This essay is one of a series of “Participant Observations” on the removal of the Samuel Morton Cranial Collection from public display and legacies of scientific racism in museums. Read more reflections from this series here.
In the summer of 2011, I made my one and only visit to the Morton skull collection. While it seemed absurd that Morton could speak so categorically about something so transparently false, standing among those skulls was provocative. There, whether imagined or real, I began to feel how the possession, collection, and storage of thousands of dead individuals must have been empowering. Not just defined by Morton, craniometry combined with anatomists’ sense of authority over corpses shaped the future of both physical anthropology and anatomical training.
Undoubtedly, relocating the Morton skull collection is genuine progress in an effort to alleviate the suffering caused by the mass theft of human remains, but this must be the beginning of a broader conversation. Whether in the nineteenth century or in the present, Morton and his skull collection have often dominated conversations about race science, medicine, and human remains in the United States. Morton’s collection was the largest, but it was only one of many skull collections in the United States, many of which were also a part of medical museums. Understanding Morton’s legacy, then, also requires an interrogation of how craniometry influenced medical education.
Around the time of my 2011 visit, I began to ask a question that has shaped my research since: did Morton’s racial science affect his role as a medical professor at the Pennsylvania Medical College and preceptor to multiple students at the University of Pennsylvania Medical School? Moreover, was Morton’s dual position as anatomist and ethnologist a part of a larger professional overlap that implicated medical education in the longstanding damage caused by scientific racism? In the ten years since, multiple scholars (myself as well as brilliant students in the Penn & Slavery Project, included) have answered with a resounding “yes.” For example, on November 1, 1842, at the Pennsylvania Medical College, Morton devoted an entire introductory lecture to anatomy and racial difference. Likewise, in his anatomy textbook meant for medical students, Morton included craniometry, and he also ranked each race according to facial angles. Aspects of antebellum racial science continue to be repeated today (often unknowingly), and scholars have found close links between anatomical and therapeutic racism. Thus, Morton and other early race scientists certainly hold some responsibility for present day health inequalities.

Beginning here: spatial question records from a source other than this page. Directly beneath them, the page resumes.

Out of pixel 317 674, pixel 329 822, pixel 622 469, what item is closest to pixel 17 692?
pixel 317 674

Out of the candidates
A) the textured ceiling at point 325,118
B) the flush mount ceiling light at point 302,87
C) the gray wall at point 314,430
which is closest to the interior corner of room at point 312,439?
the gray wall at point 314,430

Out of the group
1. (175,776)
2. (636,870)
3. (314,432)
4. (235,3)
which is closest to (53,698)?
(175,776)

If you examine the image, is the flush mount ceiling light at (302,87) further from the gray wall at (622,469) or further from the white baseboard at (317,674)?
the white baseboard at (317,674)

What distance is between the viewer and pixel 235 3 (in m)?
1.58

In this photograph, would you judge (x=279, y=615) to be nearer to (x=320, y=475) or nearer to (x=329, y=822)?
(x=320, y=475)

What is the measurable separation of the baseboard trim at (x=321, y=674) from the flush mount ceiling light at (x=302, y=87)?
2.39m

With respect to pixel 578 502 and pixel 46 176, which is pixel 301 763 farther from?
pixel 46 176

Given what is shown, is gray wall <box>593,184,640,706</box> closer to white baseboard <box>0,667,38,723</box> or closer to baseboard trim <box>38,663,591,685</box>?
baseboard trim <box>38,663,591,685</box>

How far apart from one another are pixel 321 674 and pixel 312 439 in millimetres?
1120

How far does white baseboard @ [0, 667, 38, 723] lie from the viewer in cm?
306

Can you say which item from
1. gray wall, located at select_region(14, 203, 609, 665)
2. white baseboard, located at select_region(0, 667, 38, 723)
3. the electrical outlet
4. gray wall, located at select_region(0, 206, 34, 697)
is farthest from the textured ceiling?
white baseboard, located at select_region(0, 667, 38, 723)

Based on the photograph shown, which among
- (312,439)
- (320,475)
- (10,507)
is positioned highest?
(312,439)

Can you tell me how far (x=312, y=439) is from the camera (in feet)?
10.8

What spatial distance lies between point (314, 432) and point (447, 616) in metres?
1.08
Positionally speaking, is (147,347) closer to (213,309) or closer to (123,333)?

Collecting human remains did not end with Morton, and ultimately other skull collections would dwarf Morton’s “American Golgotha.” Just on January 27, 2021, Harvard University announced the formation of a “Steering Committee on Human Remains in Harvard Museum Collections.” According to their statement, Harvard owns the remains of more than 22,000 individuals. Likewise, Tamara Lanier is currently suing Harvard for the possession of daguerreotypes of her enslaved ancestors by the racial scientist, Louis Agassiz. Agassiz was faculty at Harvard, and these photos were meant to prove Black inferiority. These photographs, combined with the theft of many artifacts taken in colonial endeavors, remind us that collectors were trading in other sensitive or valuable objects as well as the bodies of colonized and enslaved peoples.
Even in the twentieth century, universities have not always given human remains the dignity of being stored in the climate-controlled sanctuary of the museum. From 1949 to 1973, my alma mater, Tulane University, stored the remains of two ancient Egyptian mummies under the bleachers of the old football stadium. Since then, researchers have uncovered that the mummies were donated to the medical school’s museum in the 1850s by George R. Gliddon. Gliddon was a skull collector on Morton’s behalf in the Indian Ocean World and an ethnologist himself. Gliddon must have donated the bodies after he was publicly humiliated during a theatrical unwrapping in Boston, where he misgendered a mummy due to a faulty translation. (This episode was parodied in Edgar Allan Poe’s 1845 short story, “Some Words with a Mummy.”)
Skull collecting and the theft of human remains by Morton and faculty at schools like Harvard and Tulane were widespread and systemic throughout much of the nineteenth century. Quantifying the number of graves disturbed and wealth robbed is likely impossible, but still, it is incumbent on universities and their faculty to take the lead on attempting to right these wrongs. Moreover, reckoning must go beyond relocation. We must also grapple with the racial ideas that skull collections engender and cultures of inequality that they shape, whether in access to higher education or adequate healthcare. The relocation of the Morton skull collection, then, should be the beginning rather than the end of any discussion about skull collecting, medical racism, and their effects on contemporary Americans.
 Michael Sappol, A Traffic of Dead Bodies: Anatomy and Embodied Social Identity in Nineteenth-Century America (Princeton: Princeton University Press, 2002).
 Kelly M. Hoffman, Sophie Trawalter, Jordan R. Axt, and M. Norman Oliver, “Racial Bias in Pain Assessment and Treatment Recommendations, and False Beliefs about Biological Differences between Blacks and Whites,” Proceedings of the National Academy of Sciences of the United States of America, vol. 113, no. 16 (April 2016), 4296-4301.